== Source text ==

--- --- ---

Unicode in VOTable

Mon Apr 7 15:45:00 PDT 2014

Hi Mark,

My apologies for taking a while to get back to this.

Mark Taylor <m.b.taylor at bristol.ac.uk> wrote:
>> > It's possible that revisiting this in a future version of the standard
>> > might change that, though for reasons of backward compatibility that
>> > might be problematic.
>> > 
>> > Having said that, I wouldn't be too surprised to find that sloppily
>> > coded VOTable readers (possibly including mine, I haven't checked)
>> > in unicode-friendly languages might actually not do that, and treat
>> > such arrays as UTF-8 strings because the language byte array
>> > handling naturally makes such interpretations.
>> 
>> What I would like is a revision to the standard.  It sounds like you
>> are agreeing with me that UTF-8 is, to some degree, existing usage.
>> In that case, specifying UTF-8 would be removing ambiguities and
>> codifying existing practice, not inventing new usage.
> 
> "to some degree" maybe, but I suspect not very much, and to the extent
> that it is, it's certainly in contravention of what the standard says.
> So I'm not very comfortable with the idea of adjusting the definition
> in this way.

UTF-8 is 100% backwards compatible with the existing standard.  I do
not understand why you are uncomfortable extending the standard in
this way.

--- --- ---

== Available data ==

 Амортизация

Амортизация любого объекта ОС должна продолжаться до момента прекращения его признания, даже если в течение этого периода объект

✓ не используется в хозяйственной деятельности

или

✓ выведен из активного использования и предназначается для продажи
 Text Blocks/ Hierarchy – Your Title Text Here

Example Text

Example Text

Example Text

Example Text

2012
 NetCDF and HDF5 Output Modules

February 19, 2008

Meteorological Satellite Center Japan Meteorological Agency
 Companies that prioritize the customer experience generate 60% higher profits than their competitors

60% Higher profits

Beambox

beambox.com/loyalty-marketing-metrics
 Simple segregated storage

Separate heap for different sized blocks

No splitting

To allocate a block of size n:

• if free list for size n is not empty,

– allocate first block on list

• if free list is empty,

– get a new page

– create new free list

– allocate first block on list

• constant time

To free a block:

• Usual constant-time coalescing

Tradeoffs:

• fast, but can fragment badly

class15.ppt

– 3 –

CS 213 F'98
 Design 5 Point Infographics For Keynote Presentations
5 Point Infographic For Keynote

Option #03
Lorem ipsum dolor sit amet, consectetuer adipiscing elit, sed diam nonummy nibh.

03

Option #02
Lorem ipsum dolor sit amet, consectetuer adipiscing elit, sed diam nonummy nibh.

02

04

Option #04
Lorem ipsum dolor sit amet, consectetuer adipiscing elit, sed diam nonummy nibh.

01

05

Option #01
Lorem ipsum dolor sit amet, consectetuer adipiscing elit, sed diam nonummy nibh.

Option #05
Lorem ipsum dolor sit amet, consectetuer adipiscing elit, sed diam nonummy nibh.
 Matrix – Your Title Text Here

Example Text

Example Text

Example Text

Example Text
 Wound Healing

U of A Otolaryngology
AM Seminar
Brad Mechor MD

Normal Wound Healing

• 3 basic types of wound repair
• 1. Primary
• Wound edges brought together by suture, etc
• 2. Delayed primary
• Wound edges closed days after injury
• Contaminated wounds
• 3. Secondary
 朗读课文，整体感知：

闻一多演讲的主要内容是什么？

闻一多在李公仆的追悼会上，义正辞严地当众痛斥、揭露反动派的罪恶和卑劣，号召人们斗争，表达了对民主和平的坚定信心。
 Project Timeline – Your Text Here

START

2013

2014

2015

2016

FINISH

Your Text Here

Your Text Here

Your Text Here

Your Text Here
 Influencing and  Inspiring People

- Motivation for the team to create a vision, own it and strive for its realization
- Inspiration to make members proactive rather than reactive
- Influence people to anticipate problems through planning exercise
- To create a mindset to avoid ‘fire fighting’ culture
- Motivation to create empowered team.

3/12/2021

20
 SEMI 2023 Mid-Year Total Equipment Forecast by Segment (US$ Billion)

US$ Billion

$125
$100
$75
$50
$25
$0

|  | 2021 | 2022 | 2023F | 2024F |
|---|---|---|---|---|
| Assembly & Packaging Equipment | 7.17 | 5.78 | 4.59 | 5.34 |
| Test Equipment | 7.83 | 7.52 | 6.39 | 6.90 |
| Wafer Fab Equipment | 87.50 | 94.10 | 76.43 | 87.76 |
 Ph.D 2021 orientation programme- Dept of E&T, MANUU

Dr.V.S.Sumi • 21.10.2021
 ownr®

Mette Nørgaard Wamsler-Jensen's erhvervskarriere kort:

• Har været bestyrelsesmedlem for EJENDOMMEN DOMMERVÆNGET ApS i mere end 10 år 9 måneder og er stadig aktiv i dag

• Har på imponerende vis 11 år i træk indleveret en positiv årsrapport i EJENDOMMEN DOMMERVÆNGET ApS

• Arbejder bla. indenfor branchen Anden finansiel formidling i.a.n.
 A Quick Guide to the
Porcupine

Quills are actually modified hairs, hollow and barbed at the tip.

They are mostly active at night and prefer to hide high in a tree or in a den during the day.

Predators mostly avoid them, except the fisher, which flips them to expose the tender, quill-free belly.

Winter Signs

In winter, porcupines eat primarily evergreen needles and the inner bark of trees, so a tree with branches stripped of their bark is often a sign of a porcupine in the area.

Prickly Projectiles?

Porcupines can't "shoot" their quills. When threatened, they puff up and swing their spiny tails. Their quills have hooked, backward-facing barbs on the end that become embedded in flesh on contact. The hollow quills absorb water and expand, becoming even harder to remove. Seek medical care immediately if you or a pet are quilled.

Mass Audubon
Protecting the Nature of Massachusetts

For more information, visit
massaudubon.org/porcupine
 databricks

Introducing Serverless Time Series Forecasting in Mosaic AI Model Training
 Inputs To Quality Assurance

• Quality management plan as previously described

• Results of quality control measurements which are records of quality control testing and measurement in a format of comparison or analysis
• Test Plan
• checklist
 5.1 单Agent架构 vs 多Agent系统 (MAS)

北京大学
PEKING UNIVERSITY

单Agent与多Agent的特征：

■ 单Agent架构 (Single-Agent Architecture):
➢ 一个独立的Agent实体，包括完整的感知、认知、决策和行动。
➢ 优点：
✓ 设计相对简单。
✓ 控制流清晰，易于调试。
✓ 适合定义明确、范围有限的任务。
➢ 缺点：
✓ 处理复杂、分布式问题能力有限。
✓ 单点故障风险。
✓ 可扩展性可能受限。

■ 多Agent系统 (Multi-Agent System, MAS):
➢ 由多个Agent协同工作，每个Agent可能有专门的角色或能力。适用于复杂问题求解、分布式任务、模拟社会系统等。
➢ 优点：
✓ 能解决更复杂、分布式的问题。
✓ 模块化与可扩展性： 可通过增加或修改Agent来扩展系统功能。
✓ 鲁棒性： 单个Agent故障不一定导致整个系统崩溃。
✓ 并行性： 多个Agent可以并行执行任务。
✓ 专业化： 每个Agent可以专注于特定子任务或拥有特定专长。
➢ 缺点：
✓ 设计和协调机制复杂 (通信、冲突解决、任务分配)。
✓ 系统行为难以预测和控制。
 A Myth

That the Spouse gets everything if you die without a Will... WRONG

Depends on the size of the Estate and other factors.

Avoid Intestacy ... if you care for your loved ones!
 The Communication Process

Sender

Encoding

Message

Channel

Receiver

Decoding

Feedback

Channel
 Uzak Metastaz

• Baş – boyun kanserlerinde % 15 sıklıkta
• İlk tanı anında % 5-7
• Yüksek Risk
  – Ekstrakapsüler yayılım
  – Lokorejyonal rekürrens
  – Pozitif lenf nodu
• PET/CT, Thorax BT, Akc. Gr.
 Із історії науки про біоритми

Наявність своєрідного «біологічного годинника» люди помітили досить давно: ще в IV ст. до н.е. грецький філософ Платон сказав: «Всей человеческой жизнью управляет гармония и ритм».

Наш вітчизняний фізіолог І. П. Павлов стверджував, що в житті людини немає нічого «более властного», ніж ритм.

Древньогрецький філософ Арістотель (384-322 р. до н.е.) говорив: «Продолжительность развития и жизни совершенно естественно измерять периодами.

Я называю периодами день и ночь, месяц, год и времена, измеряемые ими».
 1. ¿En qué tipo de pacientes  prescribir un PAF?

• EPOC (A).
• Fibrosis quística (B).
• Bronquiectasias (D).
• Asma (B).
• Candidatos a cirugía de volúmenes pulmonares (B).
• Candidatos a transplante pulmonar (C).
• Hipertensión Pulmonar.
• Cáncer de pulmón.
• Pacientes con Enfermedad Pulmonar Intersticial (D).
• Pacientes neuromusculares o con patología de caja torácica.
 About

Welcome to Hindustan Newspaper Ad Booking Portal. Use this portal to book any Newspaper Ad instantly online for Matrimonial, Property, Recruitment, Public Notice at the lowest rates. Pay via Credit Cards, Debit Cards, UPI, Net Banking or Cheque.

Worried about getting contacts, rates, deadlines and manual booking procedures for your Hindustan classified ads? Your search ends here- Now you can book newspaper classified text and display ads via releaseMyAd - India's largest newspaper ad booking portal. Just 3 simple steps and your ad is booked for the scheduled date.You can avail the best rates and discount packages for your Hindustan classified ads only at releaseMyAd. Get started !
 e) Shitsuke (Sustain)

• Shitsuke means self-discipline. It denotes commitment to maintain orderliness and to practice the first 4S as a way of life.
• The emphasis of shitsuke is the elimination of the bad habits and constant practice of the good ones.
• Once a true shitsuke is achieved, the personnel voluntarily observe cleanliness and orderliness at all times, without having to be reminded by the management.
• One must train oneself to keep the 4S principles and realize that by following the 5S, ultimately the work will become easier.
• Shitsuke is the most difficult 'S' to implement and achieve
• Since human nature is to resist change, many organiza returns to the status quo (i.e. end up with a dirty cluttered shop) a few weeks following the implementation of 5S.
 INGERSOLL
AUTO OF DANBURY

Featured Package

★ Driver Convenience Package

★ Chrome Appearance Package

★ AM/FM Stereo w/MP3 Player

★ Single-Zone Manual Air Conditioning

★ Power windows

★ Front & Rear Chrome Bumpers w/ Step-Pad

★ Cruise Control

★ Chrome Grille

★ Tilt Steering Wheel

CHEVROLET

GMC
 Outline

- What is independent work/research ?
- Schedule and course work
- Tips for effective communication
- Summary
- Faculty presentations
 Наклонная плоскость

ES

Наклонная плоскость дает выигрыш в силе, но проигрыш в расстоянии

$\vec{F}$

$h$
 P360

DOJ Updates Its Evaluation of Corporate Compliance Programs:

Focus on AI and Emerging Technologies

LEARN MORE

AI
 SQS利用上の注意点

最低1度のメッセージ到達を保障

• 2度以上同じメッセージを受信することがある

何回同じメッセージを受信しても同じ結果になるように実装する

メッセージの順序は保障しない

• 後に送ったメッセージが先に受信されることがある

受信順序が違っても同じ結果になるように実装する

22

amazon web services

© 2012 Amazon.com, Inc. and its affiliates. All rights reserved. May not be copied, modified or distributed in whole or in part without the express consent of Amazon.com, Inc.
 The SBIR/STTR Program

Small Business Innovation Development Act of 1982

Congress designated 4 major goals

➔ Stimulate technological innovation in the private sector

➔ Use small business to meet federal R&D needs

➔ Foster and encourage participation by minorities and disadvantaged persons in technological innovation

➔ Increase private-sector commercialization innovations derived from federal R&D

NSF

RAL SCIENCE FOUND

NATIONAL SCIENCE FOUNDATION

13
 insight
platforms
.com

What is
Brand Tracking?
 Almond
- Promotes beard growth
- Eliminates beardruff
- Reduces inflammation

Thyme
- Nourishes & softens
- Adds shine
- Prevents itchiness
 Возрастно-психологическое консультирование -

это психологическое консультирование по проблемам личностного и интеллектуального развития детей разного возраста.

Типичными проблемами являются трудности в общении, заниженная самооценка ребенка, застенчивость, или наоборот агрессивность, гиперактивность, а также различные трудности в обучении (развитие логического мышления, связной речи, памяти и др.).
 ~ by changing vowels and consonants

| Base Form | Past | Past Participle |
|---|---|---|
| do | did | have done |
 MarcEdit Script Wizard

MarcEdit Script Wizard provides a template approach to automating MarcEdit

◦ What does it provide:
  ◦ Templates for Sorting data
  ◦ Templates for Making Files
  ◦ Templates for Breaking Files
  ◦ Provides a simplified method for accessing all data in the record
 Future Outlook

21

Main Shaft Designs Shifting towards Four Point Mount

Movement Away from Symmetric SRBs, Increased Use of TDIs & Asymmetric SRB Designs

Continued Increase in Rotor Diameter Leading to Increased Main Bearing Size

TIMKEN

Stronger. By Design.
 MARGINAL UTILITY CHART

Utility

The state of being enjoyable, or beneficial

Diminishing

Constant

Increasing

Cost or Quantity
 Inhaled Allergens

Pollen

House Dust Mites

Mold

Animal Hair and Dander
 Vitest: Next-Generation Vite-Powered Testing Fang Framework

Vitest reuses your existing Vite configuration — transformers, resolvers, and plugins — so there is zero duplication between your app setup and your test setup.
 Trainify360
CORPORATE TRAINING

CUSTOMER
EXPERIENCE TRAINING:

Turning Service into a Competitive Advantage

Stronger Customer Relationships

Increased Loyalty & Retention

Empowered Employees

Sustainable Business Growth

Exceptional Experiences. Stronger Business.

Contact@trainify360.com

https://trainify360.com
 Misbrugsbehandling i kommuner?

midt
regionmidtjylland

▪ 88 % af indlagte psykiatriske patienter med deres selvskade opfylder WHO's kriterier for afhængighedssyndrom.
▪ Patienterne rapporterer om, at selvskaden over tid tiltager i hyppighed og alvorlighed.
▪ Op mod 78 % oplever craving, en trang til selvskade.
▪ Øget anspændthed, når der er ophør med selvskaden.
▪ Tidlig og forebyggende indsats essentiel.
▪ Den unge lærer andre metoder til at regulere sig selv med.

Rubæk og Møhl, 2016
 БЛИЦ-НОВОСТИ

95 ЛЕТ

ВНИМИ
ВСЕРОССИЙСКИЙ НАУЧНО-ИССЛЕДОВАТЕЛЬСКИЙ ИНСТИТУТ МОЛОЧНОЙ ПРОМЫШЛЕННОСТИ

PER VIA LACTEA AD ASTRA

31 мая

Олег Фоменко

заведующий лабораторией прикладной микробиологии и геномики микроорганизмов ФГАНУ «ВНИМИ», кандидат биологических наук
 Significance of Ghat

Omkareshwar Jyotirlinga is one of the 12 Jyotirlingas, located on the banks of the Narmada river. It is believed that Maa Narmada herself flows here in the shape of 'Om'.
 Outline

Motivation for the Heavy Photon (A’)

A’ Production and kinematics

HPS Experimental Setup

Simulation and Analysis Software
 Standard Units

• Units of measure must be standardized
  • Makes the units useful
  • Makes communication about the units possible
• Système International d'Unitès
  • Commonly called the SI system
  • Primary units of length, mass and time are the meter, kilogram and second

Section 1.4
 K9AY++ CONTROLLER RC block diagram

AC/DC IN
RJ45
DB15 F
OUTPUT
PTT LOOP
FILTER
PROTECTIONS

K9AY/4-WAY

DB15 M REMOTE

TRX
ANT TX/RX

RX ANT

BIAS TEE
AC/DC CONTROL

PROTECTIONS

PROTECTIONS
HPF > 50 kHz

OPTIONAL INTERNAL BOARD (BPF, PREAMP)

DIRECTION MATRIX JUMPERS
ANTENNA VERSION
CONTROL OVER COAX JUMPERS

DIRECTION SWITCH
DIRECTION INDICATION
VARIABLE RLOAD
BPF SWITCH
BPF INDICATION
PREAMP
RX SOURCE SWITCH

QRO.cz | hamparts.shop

--- --- ---

== Task list ==
1. Duplicate the Unicode in VOTable text word for word, starting at "Mark Taylor <m.b.taylor" and ending at "I haven't checked)".
2. Pick up the Unicode in VOTable message from the point where it stops and continue writing it.

== Exercise responses ==
1.
Mark Taylor <m.b.taylor at bristol.ac.uk> wrote:
>> > It's possible that revisiting this in a future version of the standard
>> > might change that, though for reasons of backward compatibility that
>> > might be problematic.
>> > 
>> > Having said that, I wouldn't be too surprised to find that sloppily
>> > coded VOTable readers (possibly including mine, I haven't checked)

2.
>> > Since unicodeChar is supposed to contain unicode strings, the same
>> > reasoning doesn't apply to datatype="unicodeChar".  Using UTF-16
>> > in unicodeChar follows the spirit and letter of the standard
>> > in the (overwhelmingly common?) case that none of the characters
>> > require surrogates.  If surrogate pairs are required, there is
>> > a fair chance it will work anyway.  So if you want to put unicode
>> > into a BINARY2 serialized VOTable, I think you should use
>> > unicodeChar arrays with a UTF-16 or maybe UCS-2 encoding.
>> 
>> I can always write UTF-16 characters for my own consumption.  What I
>> want is to be able to demand other readers to understand it as well,
>> in the same way that I can demand other readers to understand boolean
>> or floatComplex.
>> 
>> What I want is revisions to the standard to make, for example, VOTAble
>> 1.4.  The first step towards that is to get consensus here that the
>> revision is a good idea.  Do you (or anyone else) agree these are good
>> revisions, or do you still have some doubts?
> 
> As above: my feeling is that an adjustment from UCS-2 to UTF-16 for
> the unicodeChar type would be a good change, but I have doubts about
> redefining the char type.  Other people may have different opinions.
> But if you want to write something now which there's a good chance
> will work with existing readers and will look pretty similar in
> future versions of the standard (if any) I'd advise use of unicodeChar
> and UTF-16.

I am not looking for something that _might_ work.  I am proposing a
100% backwards compatible extension to the standard so it will
_definitely_ work.

> I have added a new page to the IVOA wiki with an entry on this topic:
> 
>    http://wiki.ivoa.net/twiki/bin/view/IVOA/VOTableIssues13
> 
> If you or others have opinions, feel free to add them there, and if
> the VOTable standard is revised at some point in the future, those
> notes will be taken into account.  Note however that there is not
> currently an activity leading towards a new revision of VOTable
> in the IVOA.

Thanks.  I applied for credentials to make comments on that page.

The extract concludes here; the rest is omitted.